TEXT EXCERPT:
Nominations included friends, family members, teachers, celebrities and historical figures. Nominations for Jesus or God also figured highly in the entries.
The ten winning entries were selected based on the explanation given by each child. The winning entries were the philanthropist and campaigner - Katie Piper, the TV naturalist - Steve Backshall, the leading suffragette - Emmeline Pankhurst, a retiring school cleaner, the doctors and nurses at Ipswich hospital, a youth leader,a special needs teacher, a mum and dad, a grandma, and a grandad.
Writing about their heroes Brooke, aged 9, from Hampshire said; "My teacher helps me through stress and problems. She is a lovely lady."
Eliza, aged 11, from Cheshire explained how their youth leader inspired them; "because he preaches about his life and how, when he was young he was very down but with his friends help he met Jesus and Jesus saved his life."
Grace, aged 5, from Suffolk thanked the doctors and nurses at Ipswich hospital who saved her life when she caught sepsis; "mum and dad will always be eternally grateful."
Georgia, aged 10, from Lancashire, celebrated a school cleaner, about to retire; " He does all the washing, cleaning and the mopping because he loves the school and children".
Another winner, Zack, aged 7, from Wiltshire, saw a clear hero in TV naturalist, Steve Backshall; "he inspires me because we both like exploring and helping animals."
Georgina, aged 10, from the West Midlands, described her admiration for Katie Piper; " some nasty people threw acid at her face when she was younger. She had loads of operations and set up a charity to help people with facial burn and trauma scarring. She never gave up."

DATA EXCERPTS:

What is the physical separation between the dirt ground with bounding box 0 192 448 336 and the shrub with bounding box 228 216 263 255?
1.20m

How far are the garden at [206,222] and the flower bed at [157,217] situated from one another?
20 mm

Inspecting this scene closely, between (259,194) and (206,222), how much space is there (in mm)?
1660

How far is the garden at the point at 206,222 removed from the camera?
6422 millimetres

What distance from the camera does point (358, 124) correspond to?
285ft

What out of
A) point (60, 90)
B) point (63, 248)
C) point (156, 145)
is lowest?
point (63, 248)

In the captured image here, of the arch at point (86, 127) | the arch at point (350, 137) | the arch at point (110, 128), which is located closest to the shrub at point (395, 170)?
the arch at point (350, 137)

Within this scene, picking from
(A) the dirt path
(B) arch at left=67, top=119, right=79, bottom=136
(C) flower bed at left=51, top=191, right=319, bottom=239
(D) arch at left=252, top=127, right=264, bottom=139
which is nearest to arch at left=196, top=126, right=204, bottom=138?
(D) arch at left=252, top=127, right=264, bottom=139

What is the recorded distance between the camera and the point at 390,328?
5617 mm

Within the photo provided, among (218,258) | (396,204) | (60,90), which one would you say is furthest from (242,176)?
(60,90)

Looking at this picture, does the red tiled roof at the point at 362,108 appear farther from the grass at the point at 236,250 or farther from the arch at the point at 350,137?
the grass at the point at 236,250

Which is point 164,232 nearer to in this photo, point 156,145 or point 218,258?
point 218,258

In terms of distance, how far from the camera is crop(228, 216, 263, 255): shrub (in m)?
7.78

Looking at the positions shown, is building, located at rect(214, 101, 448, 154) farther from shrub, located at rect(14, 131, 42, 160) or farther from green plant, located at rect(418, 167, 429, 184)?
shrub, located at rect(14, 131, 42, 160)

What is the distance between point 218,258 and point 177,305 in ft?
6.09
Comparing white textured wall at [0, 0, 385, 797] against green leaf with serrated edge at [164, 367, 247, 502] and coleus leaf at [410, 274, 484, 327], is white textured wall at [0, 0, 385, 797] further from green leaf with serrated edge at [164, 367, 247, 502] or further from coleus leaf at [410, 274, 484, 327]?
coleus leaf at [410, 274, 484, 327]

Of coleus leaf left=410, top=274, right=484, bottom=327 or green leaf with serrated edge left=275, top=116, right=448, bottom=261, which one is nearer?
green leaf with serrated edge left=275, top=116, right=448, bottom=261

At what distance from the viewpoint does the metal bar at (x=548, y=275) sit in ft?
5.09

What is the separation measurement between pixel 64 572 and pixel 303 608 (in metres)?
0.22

STUDY QUESTIONS:
**A.** In the passage on children's hero nominations, what illness did Grace catch when the doctors and nurses at Ipswich hospital saved her life?
**B.** Go on with the passage on children's hero nominations, starting after its last sentence.

YOUR WRITTEN ANSWERS:
**A.** Sepsis.

**B.**
Winning entries also celebrated family heroes. Caitlin, aged 6, from Surrey, said; "My mummy has always been there for me while my daddy has been away protecting our country and other countries affected by war."
Tilly, aged 7, from West Yorkshire, nominated her grandma; " She looks after me and my brothers and sister all the time. We live with grandma."
Ryan, aged 11, from Lancashire ,paid tribute to his grandad; "He let's me be myself and he plays games with me and he talks with me if I have any worries. He's my best friend who is always there for me."
Amelia, aged 11, from Berkshire, had a historical hero in Emmeline Pankhurst; "After many years of doing what she could do to fight her case, she finally managed to get what she wanted. Still today, women across the country benefit from her actions all those years ago."
The Meaningful Treat Campaign was run by the Meaningful Chocolate Company. Children received a pack which included Fairtrade milk chocolate buttons and an activity sheet asking them to look at the good in the world and think about and nominate their heroes.
David Marshall, CEO of The Meaningful Chocolate Company, said; "We were delighted by the response to the Meaningful Treat Campaign. It is clear that there are lots of heroes out there who inspire children every day. From family members to role models, there were many examples of people who made a meaningful difference to the lives of children."